- _Written problem a_
Pull out every line of the records that contains the string "cabinet", matching case exactly.

─── Excerpted passage

The opinion of the court was delivered by: LOUIS L. STANTON
Plaintiffs Ganton Technologies, Inc. ("Ganton") and three Ganton employees brought this action claiming that defendants National Industrial Group Pension Plan ("NIGPP"), a multiemployer defined-benefit pension plan, and its trustees violated the Employee Retirement Income Security Act of 1974 ("ERISA"), 29 U.S.C. §§ 1001-1461, and section 302(c)(5) of the Labor Management Relations Act ("LMRA"), 29 U.S.C. § 186(c)(5), by refusing to transfer to a new single-employer pension plan that portion of NIGPP's assets attributable to Ganton's contributions. (Compl. PP 31-44.) Plaintiffs requested a declaratory judgment that NIGPP's refusal was unlawful and an order directing NIGPP to transfer the assets in question to the Ganton Technologies Inc. Racine Hourly Employees Retirement Plan (the "Ganton Plan") (Compl. at 10, 14.)
Defendants counterclaimed and sought an order requiring Ganton to cooperate with NIGPP's efforts to determine the extent of Ganton's liability for delinquent contributions. (Answer, PP 56-61.) Plaintiffs now move for summary judgment on their ERISA claims;
defendants move for summary judgment dismissing plaintiffs' ERISA claims and granting the counterclaim.
A. Ganton's Participation in NIGPP
From 1967 to 1992, Ganton and its predecessor in interest, Racine Die Cast Company ("Racine") contributed to NIGPP on behalf of their employees pursuant to collective bargaining agreements with United Automobile Workers Local 627. (Compl. P 9.) Racine entered into a participation agreement dated August 14, 1967 (the "Participation Agreement") by which Racine agreed to be bound by the NIGPP Agreement and Declaration of Trust (the "Plan") and to contribute to NIGPP. (First Pante Aff., Exh. B.)
The Plan grants to NIGPP's Board of Trustees (the "Board") broad powers to administer the Plan and construe its terms. Article VIII, section 8.03 of the Plan contains its provisions concerning transfer of assets to another plan. (Compl. Exh. A.)
In the early 1980s, NIGPP granted a number of transfers pursuant to section 8.03. (First Pante Aff. P 4.) At a meeting in December 1984, the Plan's manager and actuary informed the Board that if it continued to approve such transfers, NIGPP could become underfunded. As a result, the Board suspended all such transfers pending further review, a decision it reaffirmed at each subsequent meeting through February 1986. At that time, the Board suspended all asset transfers indefinitely. (Id. P 5.)
B. Ganton's Attempts to Obtain Resets and an Asset Transfer
Ganton and the UAW entered into a new collective bargaining agreement dated February 22, 1992 (Compl. Exh. B), which contemplated the establishment of the Ganton Plan. The agreement required Ganton to contribute to an escrow account instead of to NIGPP and to establish an "NIGPP mirror plan." (Id., Art. 14, PP 2-3.) It also provided that Ganton and the UAW would explore alternatives (specifically a benefit adjustment, or "reset") which would allow Ganton to remain in NIGPP. (Id. P 1.) The parties agreed that the UAW would not take a position on any effort by Ganton to "recover the excess funding" from NIGPP. (Id. P 5.)

──────
─── Supplied material

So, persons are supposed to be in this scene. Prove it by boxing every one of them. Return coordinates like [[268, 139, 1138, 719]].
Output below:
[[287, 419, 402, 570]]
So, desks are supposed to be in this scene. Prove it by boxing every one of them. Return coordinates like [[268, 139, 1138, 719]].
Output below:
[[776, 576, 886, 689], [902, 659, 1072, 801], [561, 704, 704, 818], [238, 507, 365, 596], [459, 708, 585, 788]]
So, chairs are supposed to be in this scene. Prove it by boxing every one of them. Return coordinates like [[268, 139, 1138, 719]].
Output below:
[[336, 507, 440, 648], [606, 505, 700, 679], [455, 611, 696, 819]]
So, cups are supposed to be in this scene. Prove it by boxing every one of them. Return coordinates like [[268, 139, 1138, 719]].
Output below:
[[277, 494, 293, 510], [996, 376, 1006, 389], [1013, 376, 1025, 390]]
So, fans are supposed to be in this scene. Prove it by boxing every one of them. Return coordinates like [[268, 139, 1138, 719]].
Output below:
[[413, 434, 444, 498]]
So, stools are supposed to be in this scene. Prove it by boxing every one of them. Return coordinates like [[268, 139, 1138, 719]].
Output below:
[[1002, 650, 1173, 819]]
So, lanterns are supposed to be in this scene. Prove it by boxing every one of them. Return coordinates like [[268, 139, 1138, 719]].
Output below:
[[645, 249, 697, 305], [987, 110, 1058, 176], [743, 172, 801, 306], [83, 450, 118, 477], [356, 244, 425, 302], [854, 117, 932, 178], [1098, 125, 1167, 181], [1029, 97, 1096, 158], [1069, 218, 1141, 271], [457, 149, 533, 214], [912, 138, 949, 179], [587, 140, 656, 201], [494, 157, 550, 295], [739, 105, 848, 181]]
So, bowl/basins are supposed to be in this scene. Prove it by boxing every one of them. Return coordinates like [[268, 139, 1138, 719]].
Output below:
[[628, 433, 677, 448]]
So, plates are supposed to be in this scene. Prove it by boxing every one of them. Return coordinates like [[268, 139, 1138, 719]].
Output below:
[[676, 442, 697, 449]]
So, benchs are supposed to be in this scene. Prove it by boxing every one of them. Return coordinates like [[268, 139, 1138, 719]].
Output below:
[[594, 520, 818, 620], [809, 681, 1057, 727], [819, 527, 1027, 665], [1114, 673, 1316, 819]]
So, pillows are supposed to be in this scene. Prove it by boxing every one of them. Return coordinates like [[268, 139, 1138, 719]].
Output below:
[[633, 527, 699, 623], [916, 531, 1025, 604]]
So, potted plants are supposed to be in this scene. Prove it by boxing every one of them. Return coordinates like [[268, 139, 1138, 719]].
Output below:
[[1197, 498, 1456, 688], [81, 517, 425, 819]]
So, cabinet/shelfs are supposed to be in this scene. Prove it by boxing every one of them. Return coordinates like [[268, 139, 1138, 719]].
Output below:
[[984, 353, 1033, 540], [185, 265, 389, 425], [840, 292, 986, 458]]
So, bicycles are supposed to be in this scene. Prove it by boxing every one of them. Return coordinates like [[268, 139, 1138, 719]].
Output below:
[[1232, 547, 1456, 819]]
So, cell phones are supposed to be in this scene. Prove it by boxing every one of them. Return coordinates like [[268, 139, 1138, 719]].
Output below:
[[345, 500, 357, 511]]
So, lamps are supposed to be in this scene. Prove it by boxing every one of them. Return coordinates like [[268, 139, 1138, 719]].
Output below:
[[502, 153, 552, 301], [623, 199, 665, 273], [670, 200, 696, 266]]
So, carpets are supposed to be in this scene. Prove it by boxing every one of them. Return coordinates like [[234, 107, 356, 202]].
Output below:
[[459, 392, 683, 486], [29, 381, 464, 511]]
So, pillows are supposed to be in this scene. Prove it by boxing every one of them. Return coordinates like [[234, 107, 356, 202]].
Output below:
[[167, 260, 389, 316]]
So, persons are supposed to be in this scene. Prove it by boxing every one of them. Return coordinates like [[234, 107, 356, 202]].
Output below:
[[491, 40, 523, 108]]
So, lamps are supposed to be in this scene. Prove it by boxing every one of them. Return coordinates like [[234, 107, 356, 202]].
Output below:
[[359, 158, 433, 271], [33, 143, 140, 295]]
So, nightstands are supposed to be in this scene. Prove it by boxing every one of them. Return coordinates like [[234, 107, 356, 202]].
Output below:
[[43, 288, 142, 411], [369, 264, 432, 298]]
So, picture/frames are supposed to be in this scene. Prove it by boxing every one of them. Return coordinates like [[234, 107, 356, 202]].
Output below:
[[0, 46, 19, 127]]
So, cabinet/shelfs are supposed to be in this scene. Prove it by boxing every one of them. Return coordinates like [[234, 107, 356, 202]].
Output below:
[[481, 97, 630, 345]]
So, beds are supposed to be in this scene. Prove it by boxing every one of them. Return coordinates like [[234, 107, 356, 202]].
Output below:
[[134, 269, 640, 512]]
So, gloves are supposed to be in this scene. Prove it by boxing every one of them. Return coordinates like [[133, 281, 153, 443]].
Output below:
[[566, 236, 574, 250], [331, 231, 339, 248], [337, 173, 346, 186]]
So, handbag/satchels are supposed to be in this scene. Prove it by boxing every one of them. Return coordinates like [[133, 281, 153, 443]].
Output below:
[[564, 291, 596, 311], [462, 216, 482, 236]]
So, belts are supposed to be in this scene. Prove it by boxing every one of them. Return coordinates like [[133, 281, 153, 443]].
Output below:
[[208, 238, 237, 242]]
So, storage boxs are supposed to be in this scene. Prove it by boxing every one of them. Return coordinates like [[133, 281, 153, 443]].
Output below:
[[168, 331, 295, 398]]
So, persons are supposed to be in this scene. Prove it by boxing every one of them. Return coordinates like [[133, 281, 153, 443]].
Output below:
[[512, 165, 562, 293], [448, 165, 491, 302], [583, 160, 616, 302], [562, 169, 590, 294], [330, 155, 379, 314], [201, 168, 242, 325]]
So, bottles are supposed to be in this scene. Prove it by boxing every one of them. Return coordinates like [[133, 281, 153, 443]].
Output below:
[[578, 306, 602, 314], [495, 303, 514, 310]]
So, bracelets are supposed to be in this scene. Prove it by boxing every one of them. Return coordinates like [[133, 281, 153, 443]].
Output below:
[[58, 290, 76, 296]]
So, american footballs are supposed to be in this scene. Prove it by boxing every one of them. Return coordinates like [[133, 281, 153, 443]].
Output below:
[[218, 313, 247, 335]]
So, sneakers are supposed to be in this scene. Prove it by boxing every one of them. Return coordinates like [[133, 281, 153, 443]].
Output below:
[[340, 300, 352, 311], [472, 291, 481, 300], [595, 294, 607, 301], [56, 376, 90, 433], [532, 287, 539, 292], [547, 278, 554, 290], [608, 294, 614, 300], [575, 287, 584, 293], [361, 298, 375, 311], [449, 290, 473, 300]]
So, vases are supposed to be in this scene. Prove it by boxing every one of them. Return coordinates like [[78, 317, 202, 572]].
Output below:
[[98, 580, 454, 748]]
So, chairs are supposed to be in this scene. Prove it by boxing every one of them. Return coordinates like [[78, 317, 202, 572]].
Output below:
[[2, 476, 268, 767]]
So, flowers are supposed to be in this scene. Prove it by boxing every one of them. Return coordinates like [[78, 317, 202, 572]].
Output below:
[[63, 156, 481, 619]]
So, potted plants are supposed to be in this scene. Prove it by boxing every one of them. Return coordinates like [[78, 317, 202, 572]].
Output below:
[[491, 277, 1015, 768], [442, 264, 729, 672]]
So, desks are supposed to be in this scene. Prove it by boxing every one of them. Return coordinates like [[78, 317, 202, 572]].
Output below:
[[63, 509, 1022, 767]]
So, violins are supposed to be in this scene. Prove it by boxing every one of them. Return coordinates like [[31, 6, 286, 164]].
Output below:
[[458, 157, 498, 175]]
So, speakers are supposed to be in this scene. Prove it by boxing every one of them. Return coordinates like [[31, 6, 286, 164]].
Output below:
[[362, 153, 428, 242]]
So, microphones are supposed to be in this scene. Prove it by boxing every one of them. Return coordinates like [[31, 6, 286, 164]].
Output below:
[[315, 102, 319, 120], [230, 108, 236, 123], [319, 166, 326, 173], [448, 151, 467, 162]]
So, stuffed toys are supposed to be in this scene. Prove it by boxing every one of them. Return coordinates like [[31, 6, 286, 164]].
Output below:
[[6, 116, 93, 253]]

──────

- _Written problem b_
Answer these questions using the court opinion:
(i) What is the date of Racine's Participation Agreement?
(ii) In what month and year did the Board suspend all asset transfers indefinitely?
(iii) What is the date of the new collective bargaining agreement between Ganton and the UAW?

- _Full solution a_
So, cabinet/shelfs are supposed to be in this scene. Prove it by boxing every one of them. Return coordinates like [[268, 139, 1138, 719]].
So, cabinet/shelfs are supposed to be in this scene. Prove it by boxing every one of them. Return coordinates like [[234, 107, 356, 202]].

- _Full solution b_
(i) August 14, 1967
(ii) February 1986
(iii) February 22, 1992